Russia, United States agree on Syria; Iraqis won’t seek Russian strikes
The Russian Foreign Ministry says over the previous 24 hours it conducted 55 combat sorties against 60 targets in the Hama, Idlib, Damascus, Aleppo, Deir ez-Zor and Latakia provinces.
Syria’s conflict, which began in March 2011, has killed more than 250,000 people, wounded a million and displaced half the country’s population.
Recently, USA and Russian aircraft have flown in close proximity over Syria, and there have been concerns about the safety of pilots given the risk of miscalculation in the tight airspace.
The figures in Tuesday’s report did not include an overnight Russian airstrikes in Syria’s Latakia province that killed a high-ranking commander of a Syrian rebel group that had received American-made weapons.
Syria’s coastal plain and the mountain range are a stronghold of President Bashar al-Assad’s Alawite sect, and are mostly under government control.
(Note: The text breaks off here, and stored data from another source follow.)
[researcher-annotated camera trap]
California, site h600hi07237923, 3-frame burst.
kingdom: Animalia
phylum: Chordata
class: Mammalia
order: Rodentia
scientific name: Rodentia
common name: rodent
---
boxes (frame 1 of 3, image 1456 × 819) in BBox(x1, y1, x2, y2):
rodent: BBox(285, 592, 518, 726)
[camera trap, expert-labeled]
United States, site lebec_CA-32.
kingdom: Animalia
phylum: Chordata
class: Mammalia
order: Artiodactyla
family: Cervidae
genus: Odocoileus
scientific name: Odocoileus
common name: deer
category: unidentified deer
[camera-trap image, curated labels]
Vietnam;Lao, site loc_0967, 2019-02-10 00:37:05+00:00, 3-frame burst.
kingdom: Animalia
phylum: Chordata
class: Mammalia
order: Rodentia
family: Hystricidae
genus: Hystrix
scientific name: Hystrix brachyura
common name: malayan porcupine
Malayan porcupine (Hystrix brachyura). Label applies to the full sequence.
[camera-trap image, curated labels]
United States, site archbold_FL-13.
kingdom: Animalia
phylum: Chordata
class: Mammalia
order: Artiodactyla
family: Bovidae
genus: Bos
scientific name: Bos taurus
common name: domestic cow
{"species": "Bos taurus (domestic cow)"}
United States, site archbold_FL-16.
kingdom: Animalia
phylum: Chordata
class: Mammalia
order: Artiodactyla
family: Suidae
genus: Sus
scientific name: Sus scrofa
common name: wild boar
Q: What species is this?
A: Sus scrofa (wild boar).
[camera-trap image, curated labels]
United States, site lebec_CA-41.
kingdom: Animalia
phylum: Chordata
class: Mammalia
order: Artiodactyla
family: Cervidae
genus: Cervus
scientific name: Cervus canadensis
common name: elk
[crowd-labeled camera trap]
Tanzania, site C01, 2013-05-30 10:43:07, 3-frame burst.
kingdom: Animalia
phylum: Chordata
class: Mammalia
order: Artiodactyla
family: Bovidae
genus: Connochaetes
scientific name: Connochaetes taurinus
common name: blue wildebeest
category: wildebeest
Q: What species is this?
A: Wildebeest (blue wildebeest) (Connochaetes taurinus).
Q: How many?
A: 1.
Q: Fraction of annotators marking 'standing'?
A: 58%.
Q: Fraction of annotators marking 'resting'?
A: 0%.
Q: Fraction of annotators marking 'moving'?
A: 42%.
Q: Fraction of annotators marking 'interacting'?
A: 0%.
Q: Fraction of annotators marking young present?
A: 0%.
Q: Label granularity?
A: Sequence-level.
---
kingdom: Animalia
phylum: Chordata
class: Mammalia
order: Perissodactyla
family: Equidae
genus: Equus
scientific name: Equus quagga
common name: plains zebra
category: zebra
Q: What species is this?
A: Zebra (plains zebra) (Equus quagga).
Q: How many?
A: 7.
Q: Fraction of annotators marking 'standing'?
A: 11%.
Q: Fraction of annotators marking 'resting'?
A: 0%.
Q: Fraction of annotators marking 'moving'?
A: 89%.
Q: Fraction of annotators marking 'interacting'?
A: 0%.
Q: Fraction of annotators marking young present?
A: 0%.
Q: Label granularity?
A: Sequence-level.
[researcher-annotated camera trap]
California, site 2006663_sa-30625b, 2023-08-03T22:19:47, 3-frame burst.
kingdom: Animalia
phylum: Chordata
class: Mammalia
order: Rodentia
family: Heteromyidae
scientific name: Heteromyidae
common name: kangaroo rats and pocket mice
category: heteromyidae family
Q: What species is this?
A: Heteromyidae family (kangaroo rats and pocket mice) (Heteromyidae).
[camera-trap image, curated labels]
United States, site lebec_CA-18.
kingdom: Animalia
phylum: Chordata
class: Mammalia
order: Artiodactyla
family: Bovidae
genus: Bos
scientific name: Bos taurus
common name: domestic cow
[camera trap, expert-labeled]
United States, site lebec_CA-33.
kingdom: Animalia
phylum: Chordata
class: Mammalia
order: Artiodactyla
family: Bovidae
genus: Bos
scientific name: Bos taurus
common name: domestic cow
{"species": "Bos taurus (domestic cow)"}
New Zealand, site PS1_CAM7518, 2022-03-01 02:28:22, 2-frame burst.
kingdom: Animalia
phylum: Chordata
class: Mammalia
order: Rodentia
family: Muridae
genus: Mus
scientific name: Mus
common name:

The Britain-based Syrian Observatory for Human Rights said at least 370 people had been killed, including more than 120 civilians.
At a Pentagon news conference, Cook gave a broad description of the document but said the USA had accepted a Russian request that the text be kept secret. “They need dozens”, said one official, declining to be named due to the political sensitivity of the military support program.
Russian President Vladimir Putin said the air war demonstrated Moscow could counter any “terrorist” threats.
Russian Federation says it has hit a few 500 “terrorist” targets since launching its campaign.
But rebels and their backers accuse Moscow of seeking to prop up Assad, a longtime ally, and accuse Russian Federation of striking moderate and Islamist opposition forces rather than just jihadists.
Syrian activist Maamun al-Khatieb said thousands had fled fierce Russian bombardment and “the fear that Iranian militias would storm their villages”.
Aleppo, once Syria’s commercial hub, has been a key focus of the fighting. The city has been ravaged by war and divided between government forces in the west and rebels in the east since shortly after fighting there began in mid-2012.
Aleppo is about 50 kilometers (30 miles) from the border with Turkey.
He said a further 15 civilians had been killed in the air strike in Jabal Akrad, a rural, mountainous area in the province.
“They’ve spread throughout the outskirts of Homs… those who left took whatever they could carry”, he told AFP.
The airstrikes also killed 243 fighters from different insurgent groups, including the Islamic State group and al-Qaida’s affiliate in Syria, the Nusra Front. Seventy Canadian special forces troops will remain in northern Iraq to train Kurds.